Survival after CRC diagnosis at a young age is significantly worse among NHBs compared with NHWs, even among patients with early-stage disease. Further study is needed to determine whether differences in tumor biology and/or treatment are associated with racial disparities in outcomes, which would have implications for CRC treatment and prevention.
尽管结直肠癌(CRC)的发病率和死亡率总体有所下降,但种族差异仍然存在。此外,50岁以下人群的发病率正在上升。我们比较了非西班牙裔黑人(NHB)、非西班牙裔白人(NHW)和西班牙裔人群中年轻发病的CRC患者的生存率。
利用美国国立癌症研究所的监测、流行病学和最终结果计划数据,我们确定了2000年至2009年间年龄在20至49岁之间、被诊断为CRC的个体。生存率和Cox比例风险模型用于比较NHB、NHW和西班牙裔人群中特定分期的5年生存率。
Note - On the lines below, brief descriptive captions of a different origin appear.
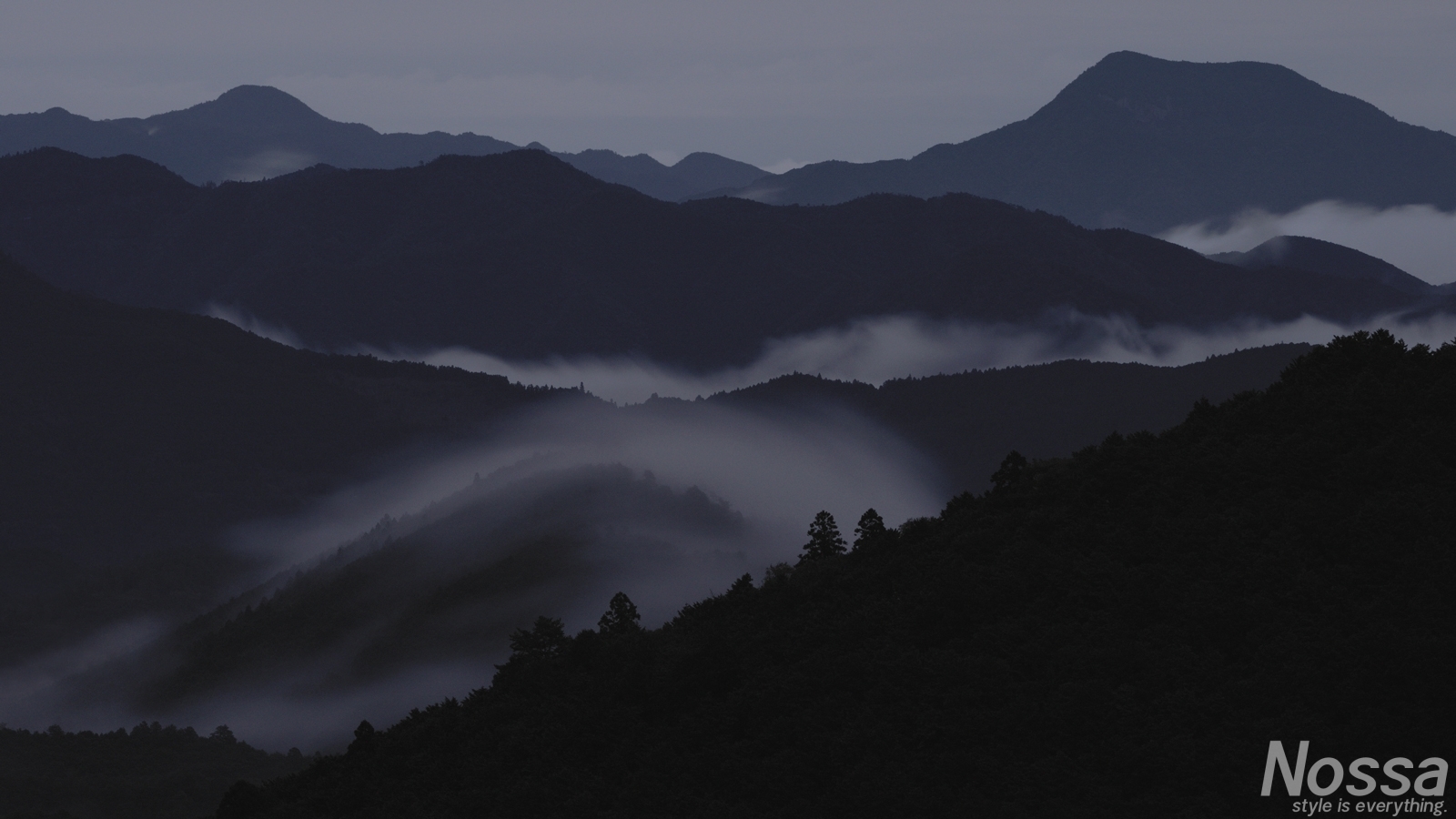 熊野古道・三越峠の雲海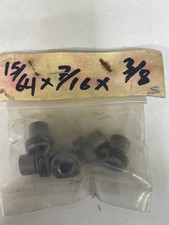 Slip-Fixed Drill Bushing 15/64&rdquo; ID X 7/16&rdquo; OD X 3/8&rdquo;L Qty.4 Old Stock (26M9)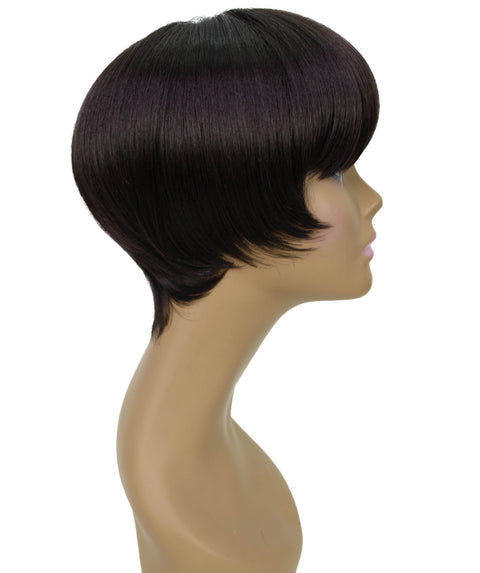 Alyssa Dark Brown Short Hair Wig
在10年的研究期内,我们确定了28145例年轻发病的CRC患者(NHW患者19497例;NHB患者4384例;西班牙裔患者4264例)。CRC诊断后5年的总生存率在NHB患者中为54.9%,在NHW患者中为68.1%,在西班牙裔患者中为62.9%(P <.001)。在调整了年龄、性别、种族、分期、县级贫困程度和治疗史后,NHB患者在结肠癌(风险比[HR],1.35;95%可信区间1.26至1.45)和直肠/直肠乙状结肠交界处癌(HR,1.51;95%可信区间,1.37至1.68)中癌症特异性死亡风险显著高于NHW患者,而NHW患者和西班牙裔患者的生存率没有显著差异。在诊断为结肠癌II期(HR,1.69;95%可信区间,1.33至2.14)和直肠癌III期(HR,1.98;95%可信区间,1.63至2.40)的NHB和NHW患者中,观察到最大的癌症特异性生存种族差异。
与NHW患者相比,NHB患者在年轻时诊断为CRC后的生存率明显更差,即使是早期疾病患者也是如此。需要进一步研究以确定肿瘤生物学和/或治疗方面的差异是否与结局的种族差异相关,这将对CRC的治疗和预防产生影响。